▶ **Goal of the exercise**
Count the lines of the records that contain the string "further" and give only that number.

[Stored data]
## Start

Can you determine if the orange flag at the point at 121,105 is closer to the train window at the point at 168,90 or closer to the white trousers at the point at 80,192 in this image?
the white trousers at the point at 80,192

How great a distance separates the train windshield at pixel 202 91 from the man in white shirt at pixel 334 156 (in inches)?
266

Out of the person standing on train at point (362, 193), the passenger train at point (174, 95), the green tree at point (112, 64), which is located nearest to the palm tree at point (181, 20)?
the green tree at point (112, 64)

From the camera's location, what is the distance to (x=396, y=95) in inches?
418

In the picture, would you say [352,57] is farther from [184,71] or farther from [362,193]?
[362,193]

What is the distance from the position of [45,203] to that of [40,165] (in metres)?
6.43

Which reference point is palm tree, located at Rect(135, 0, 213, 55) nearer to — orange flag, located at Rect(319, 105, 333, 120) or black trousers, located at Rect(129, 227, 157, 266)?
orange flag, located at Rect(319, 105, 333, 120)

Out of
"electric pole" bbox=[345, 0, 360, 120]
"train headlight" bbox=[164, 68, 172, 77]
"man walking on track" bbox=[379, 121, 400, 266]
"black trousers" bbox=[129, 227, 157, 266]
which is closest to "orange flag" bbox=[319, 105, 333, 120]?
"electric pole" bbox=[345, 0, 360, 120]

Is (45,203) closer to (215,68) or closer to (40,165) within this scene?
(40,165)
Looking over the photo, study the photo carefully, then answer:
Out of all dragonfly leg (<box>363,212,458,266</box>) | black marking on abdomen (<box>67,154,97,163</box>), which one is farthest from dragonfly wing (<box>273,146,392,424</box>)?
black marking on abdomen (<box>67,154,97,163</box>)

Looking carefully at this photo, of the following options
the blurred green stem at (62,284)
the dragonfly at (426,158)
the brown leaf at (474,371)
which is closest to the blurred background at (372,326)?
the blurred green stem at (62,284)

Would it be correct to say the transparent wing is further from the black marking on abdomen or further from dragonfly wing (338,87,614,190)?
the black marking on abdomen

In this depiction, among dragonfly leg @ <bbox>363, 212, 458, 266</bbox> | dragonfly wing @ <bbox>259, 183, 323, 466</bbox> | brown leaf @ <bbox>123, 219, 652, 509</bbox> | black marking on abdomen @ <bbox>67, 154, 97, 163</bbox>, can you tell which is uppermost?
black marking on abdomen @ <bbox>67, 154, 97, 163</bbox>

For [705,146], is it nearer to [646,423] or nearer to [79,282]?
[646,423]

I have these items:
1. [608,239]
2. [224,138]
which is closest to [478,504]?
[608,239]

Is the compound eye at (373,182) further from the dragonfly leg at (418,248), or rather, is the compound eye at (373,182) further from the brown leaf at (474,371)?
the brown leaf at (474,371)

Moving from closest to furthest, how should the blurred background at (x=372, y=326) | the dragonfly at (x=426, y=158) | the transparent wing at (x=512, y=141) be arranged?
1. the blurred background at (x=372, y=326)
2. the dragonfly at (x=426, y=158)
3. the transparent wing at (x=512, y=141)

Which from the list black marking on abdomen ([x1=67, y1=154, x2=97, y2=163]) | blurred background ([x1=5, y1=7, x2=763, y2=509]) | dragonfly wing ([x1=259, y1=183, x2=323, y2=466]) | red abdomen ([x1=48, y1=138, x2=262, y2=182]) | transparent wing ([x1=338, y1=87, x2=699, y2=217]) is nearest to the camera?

## End

▶ **Answer**
2